SELECTED PASSAGE
Besides spending an entire day with just me and my three girls on the odd occasion Bev allows herself to get away, there is probably no greater reality check for me each year then spending six days in Kelowna with a dozen or so 17 year old guys. This trip to the provincial volleyball tournament allows a small window into the vulnerable and very real world of teenagers. Between all the hours in the hotel, trips to Coopers, poker games (“ante up became a time out cheer somewhere along the line), devotions, shared suppers (thanks to the moms), terrible country music (do you know what your kids are listening to), Madden ’02 football, daring stories of double dates and secret loves (pull the trigger, baby), teenage angst and teenage language (“tight” “hella” and “tope” to name a few), you would be surprised to know we were all up there to capture a provincial title in volleyball.
Although it should not surprise me, it seems as if the memories off the court each year match or exceed the memories on the court. On the opening night as we all sat in a hotel room that already had a festering smell that any young man would be proud of, the question was asked that I still don’t know if I have the answer to:
“What is your deepest desire?”
At that point I was sure that for the next few days my deepest desire would be in pursuit of a large blue banner that had the words “Provincial Champions” written on it. And of course I knew that wasn’t my deepest desire, but it sure seemed like it. And after we lost a game that sealed our fate, I saw young men crying, lamenting the realization of a dream that came crashing down. Hard. And so did James.

PROBLEMS AND TASKS
• 1. Duplicate the stretch of the volleyball trip text from "At that point" through "so did James.".
• 2. Write the next part of the volleyball trip text, picking up right after its final sentence.
The records that come next are taken from a different source than the volleyball trip text.

LISTED ENTRIES
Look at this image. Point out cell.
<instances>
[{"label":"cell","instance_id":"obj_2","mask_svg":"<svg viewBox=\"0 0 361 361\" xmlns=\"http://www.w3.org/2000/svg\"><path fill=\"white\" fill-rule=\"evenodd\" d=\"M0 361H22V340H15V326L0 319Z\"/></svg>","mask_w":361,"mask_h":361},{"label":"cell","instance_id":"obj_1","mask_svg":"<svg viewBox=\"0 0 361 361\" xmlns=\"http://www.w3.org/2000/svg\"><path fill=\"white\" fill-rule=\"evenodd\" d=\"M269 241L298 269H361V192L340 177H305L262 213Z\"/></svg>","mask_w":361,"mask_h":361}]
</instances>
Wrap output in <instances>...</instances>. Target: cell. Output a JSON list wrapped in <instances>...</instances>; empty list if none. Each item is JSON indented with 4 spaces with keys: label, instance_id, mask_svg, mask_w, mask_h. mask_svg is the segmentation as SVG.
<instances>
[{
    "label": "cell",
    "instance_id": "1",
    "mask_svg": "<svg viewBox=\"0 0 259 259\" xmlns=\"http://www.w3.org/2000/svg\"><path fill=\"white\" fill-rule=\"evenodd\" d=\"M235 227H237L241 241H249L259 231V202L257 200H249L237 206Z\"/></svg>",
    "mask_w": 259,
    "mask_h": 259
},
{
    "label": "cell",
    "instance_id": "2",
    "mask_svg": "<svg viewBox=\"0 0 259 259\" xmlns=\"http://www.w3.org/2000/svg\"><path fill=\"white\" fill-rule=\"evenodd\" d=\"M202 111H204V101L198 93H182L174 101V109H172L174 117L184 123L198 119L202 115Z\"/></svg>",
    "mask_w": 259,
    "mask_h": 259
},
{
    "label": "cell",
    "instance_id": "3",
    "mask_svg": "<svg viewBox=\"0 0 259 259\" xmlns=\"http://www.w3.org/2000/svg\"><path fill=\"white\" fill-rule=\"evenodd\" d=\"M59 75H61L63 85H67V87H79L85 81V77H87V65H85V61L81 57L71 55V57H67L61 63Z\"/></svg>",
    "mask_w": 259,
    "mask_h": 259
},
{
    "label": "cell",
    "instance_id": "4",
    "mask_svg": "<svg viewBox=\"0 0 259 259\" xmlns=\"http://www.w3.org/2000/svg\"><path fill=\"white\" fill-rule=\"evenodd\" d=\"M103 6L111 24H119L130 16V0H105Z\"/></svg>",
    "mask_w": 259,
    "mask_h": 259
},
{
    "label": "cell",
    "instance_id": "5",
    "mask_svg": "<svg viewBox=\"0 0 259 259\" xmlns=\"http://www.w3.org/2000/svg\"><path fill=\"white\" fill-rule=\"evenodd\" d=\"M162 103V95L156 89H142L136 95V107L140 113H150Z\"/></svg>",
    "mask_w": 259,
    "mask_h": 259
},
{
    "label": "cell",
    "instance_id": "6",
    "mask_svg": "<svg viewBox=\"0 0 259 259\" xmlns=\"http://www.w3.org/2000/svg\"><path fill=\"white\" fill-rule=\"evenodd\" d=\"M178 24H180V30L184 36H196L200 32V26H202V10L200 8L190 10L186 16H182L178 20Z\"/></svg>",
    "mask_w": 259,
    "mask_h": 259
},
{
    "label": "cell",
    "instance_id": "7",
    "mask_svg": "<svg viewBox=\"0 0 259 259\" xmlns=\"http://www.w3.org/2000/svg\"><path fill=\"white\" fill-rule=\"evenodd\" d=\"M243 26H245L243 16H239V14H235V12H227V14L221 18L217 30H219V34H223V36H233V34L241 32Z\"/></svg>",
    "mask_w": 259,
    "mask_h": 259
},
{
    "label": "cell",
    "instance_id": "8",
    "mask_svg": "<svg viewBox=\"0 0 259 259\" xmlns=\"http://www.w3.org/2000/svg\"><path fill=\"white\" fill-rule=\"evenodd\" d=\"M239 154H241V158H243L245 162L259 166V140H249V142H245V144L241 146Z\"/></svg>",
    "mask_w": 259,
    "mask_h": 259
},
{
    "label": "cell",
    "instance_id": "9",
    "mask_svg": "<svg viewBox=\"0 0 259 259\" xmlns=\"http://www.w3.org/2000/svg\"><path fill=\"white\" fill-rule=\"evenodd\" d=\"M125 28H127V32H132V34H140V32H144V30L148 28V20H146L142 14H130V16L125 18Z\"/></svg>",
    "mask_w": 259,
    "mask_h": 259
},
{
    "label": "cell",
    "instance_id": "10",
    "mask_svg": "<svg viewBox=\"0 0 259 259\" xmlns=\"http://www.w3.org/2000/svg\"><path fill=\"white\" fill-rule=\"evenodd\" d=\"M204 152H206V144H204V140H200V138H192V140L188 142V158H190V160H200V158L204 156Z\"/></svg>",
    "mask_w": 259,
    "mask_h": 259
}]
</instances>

SOLVED PROBLEMS
• 1.
At that point I was sure that for the next few days my deepest desire would be in pursuit of a large blue banner that had the words “Provincial Champions” written on it. And of course I knew that wasn’t my deepest desire, but it sure seemed like it. And after we lost a game that sealed our fate, I saw young men crying, lamenting the realization of a dream that came crashing down. Hard. And so did James.

• 2.
After the game he needed to be taken to the hospital. We dropped the team off after the tough loss. We told them we were leaving shortly for the hospital and that they should eat and get some rest. When we came out of our hotel room, all of them were waiting by the bus.
As I usually do when I find myself in really uncomfortable times, I try to make people laugh. Correction. I try to make me laugh because thunderous silence sends chills down my spine. So when they asked for James to be taken back into the emergency room, I had a smile on my face when I grabbed a wheelchair. I didn’t really expect to be allowed into the backroom. And then a nurse waved me through. At this point I need to mention that hospitals make me sick, emotionally.
And that’s when I saw her. Them, actually. I was following this little green line, acutely aware of the stench of sickness and knew all was not right. I glanced up, hoping “fast track” really meant that. A young mom on her knees next to a lowered hospital bed, urgently looking around as her pale child, months old only, lay silently in front of her. I suddenly became aware of my own children hundreds of kilometers away. The hopelessness of the situation was obvious in the face of this mother: there was nothing she could do to help her child. After making eye contact with her for way too long, at the most two seconds, I put my head down and waited for the nurse to direct me to an empty bed for James. I quickly uttered one of Anne Lamott’s two prayers: “Help them, Help them, Help them.”
I saw them later, sitting in the hospital emergency room, the baby wrapped in a blanket lying in her arms. And I saw the blanket move and a nervous smile came across the mother’s lips. “Thank you, thank you, thank you” is Lamott’s other prayer. I certainly wish I could tell you she looked relieved, that she everything would be fine. Would they experience Shalom or the shadow? I don’t know what happened. It was time for us to go.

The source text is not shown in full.